Bulk vs. Nanoemulsion
Using statistical analysis between NE and bulk of cinnamon oil, CONE showed significant inhibitory activity in comparison with cinnamon bulk oil against E. coli (p=0.011) and S. aureus (p=0.020).
Microemulsion vs. Nanoemulsion
COME showed improved antibacterial activity in comparison to CONE but only in case of S. aureus (p<0.001).
Cinnamon oil has several elements such as cinnamaldehyde, pinene andmyrcene (19). Antibacterial activity of cinnamon oil is related to cinnamaldehyde (20). Possible mechanisms for antibacterial activity of cinnamaldehyde are effects on membrane permeability and inhibition of uptake or utilization of glucose (21). There are evidences showing that cinnamon oil can inhibit bacterial activity (i.e., Porphyromonas gingivalis, Listeria monocytogenes, Salmonella enterica and E. coli )(9, 14). From our findings, bulk oil did not show antibacterial activity, probably due to low amount of oil which was used in this study.

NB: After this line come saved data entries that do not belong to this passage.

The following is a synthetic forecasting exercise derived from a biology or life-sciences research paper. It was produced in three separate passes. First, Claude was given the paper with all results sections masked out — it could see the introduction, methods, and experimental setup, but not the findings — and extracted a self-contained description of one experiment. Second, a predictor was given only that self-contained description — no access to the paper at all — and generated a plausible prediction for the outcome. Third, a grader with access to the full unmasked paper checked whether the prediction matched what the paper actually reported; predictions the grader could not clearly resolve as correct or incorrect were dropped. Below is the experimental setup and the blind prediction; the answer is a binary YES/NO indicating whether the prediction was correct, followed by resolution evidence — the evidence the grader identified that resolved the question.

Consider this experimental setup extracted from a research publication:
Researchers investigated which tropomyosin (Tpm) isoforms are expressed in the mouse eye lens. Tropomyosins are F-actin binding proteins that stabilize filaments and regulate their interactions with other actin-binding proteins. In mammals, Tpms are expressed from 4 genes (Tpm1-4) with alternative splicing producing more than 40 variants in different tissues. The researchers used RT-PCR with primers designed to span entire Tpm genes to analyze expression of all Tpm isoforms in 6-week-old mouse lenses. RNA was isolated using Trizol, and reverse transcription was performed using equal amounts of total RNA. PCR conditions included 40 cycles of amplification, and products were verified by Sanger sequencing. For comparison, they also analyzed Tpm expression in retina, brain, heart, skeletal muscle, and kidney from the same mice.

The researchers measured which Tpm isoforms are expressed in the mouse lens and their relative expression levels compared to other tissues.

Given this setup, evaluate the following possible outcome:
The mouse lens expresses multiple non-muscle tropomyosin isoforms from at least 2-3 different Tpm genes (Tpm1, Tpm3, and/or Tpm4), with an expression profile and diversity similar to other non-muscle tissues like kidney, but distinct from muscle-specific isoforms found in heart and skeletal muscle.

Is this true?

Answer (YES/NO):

From our findings, CONE and COME showed significant differences (p<0.05) compared to negative control and bulk oil. NEs enter the cell cytoplasm and induce generation of ROS, to make oxidative stress in cells (22). Recently, Topuz et al. showed that COME has higher antimicrobial activity compared to bulk anise oil (23). Moghimi et al. showed that NEs of essential oils were more effective than bulk essential oils against food-borne bacteria (24). A time- kill kinetic study indicated that NEs have improved long-term antimicrobial activity compared with the bulk essential oils (15). Also, NEs are able to disrupt the rod-shaped bacteria (such as V. vulnificus and E. coli ) in a nonspecific way (25).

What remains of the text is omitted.